Permit me to disabuse you of the notion that all newspapers are failing.

Sure, we all know that many major metro dailies were already in a dismal state prior to the economy tanking last fall, due largely to investor greed and corporate owners taking on too much debt. Since then, their sad demise has been all too well documented.

So take a deep breath and allow me this summer to take you beyond from the beltways, off the interstates and out onto our state’s “blue highways” where we boast at least 190 smaller newspapers, including about 140 weeklies — many of which are still independently owned, or at least owned by small groups which could hardly be called a “chain” in the sense of a company the size of a McClatchy or a Gannett.

I’m interested in this size newspaper, not only because I used to help run a pair of weekly papers and the fact that I teach “community journalism,” but also because of what I’ve observed firsthand over nine summers of workshops statewide from Murphy to Manteo.

In spite of the economy, I’ve witnessed in weeklies (and especially in the non-chain weeklies) a strength of community spirit and a vitality of robust sustainability that will restore your faith in journalism.

So wouldn’t it be instructive to ask: what are these folks doing right? How are these community papers weathering what some are calling “The Great Recession?” Is there a formula, or at least a common denominator among these successful small-town news institutions?

I decided to start with a pair of western Piedmont papers I’ve long admired, the Clemmons Courier and the Davie County Enterprise Record of Mocksville, both owned by the Evening Post Co. of Charleston, S.C., and printed at their sister paper in Salisbury.

WELCOME TO MOCKSVILLE

Turn left off the mind-numbing sameness of 1-40 thirty minutes west of Winston-Salem and almost magically find yourself driving through the soundstage of Meredith Willson’s THE MUSIC MAN: An old-fashioned picture postcard tree-canopied county seat downtown square dominated by a classic 19th century cupola’d courthouse with IN GOD WE TRUST emblazoned over the white columns.

Ringing the square are law offices, eateries and local small-town businesses with names like the coffee shop Kool Beanz. Not a national franchise chain store in the lot.

Big city reporters would call Mocksville “sleepy,” but I find it just right. Diagonal parking along the main street forces traffic to creep and defer to pedestrians. The sweet pace of life makes me jealous. (To my way of thinking, Chapel Hill shot itself in the foot years ago when they did away with diagonal parking on Franklin Street, where pedestrians like me take our lives in our hands trying to get across the 100 block.)

-- Work to complete --
Render this sentence from the community newspapers essay in Spanish: "Diagonal parking along the main street forces traffic to creep and defer to pedestrians."

-- Given data --
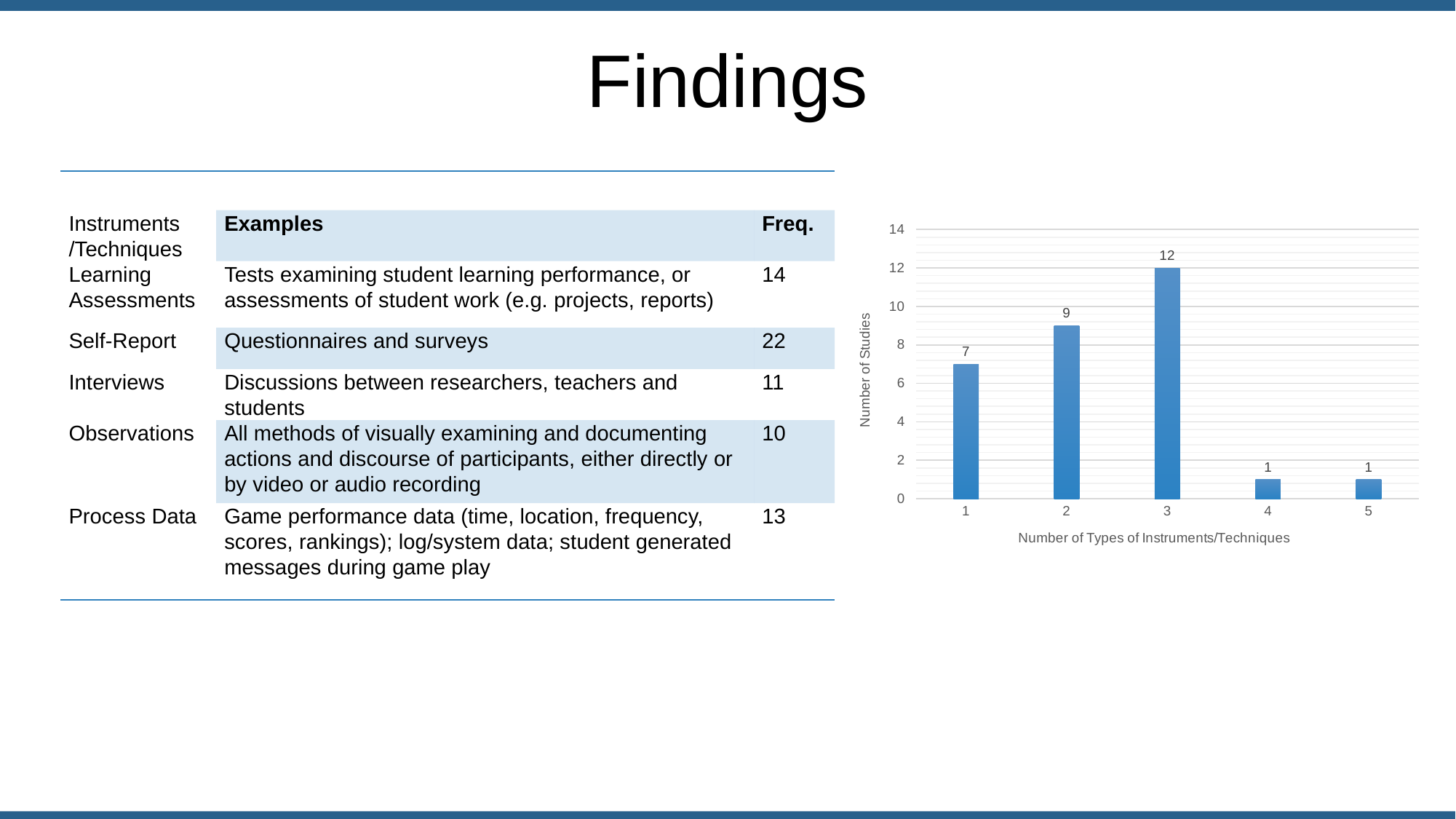
What is the difference in number of studies between 3 types and 2 types of instruments/techniques? 3 What is the number of studies for 1 type of instruments/techniques? 7 How many categories are shown on the x axis of the chart? 5 Which number of types of instruments/techniques has the highest number of studies? 3 What is the number of studies for 3 types of instruments/techniques? 12 What is the label of the x axis of the chart? Number of Types of Instruments/Techniques What kind of chart is shown on the slide? bar chart What is the number of studies for 2 types of instruments/techniques? 9 Is the number of studies for 3 types of instruments/techniques greater or less than 10? greater Which has more studies: 1 type or 2 types of instruments/techniques? 2 types What is the label of the y axis of the chart? Number of Studies What is the difference in number of studies between 1 type and 4 types of instruments/techniques? 6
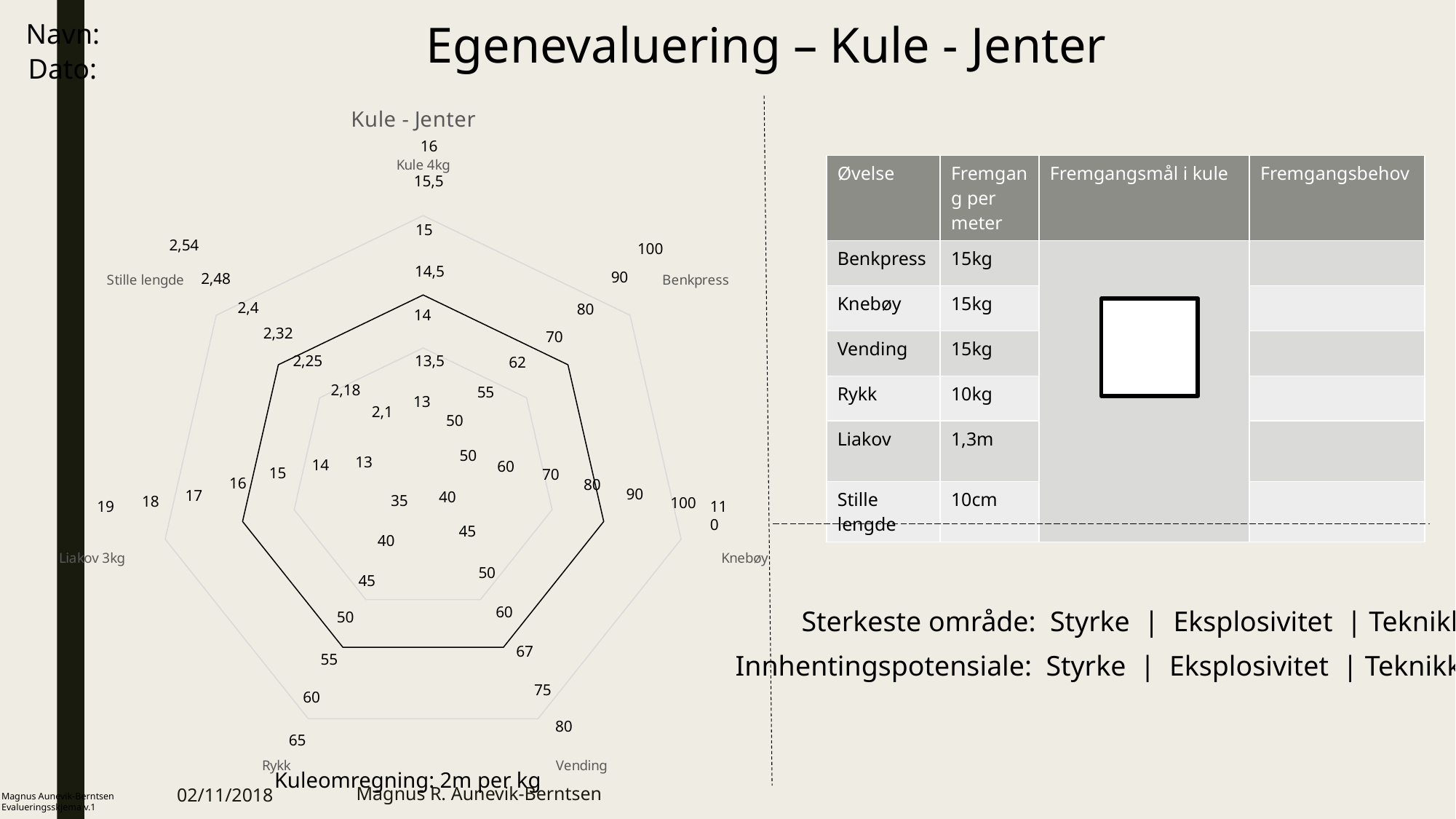
Is the plotted value for Vending greater or less than 80? less Is the plotted value for Knebøy greater or less than 100? less What is the title of the chart? Kule - Jenter Is the plotted value for Kule 4kg greater or less than 13? greater Which category label appears at the top axis of the radar chart? Kule 4kg How many categories (axes) does the radar chart have? 7 What kind of chart is shown on the slide? Radar chart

-- Answer to this task --
El estacionamiento en diagonal a lo largo de la calle principal obliga al tráfico a avanzar lentamente y a ceder el paso a los peatones.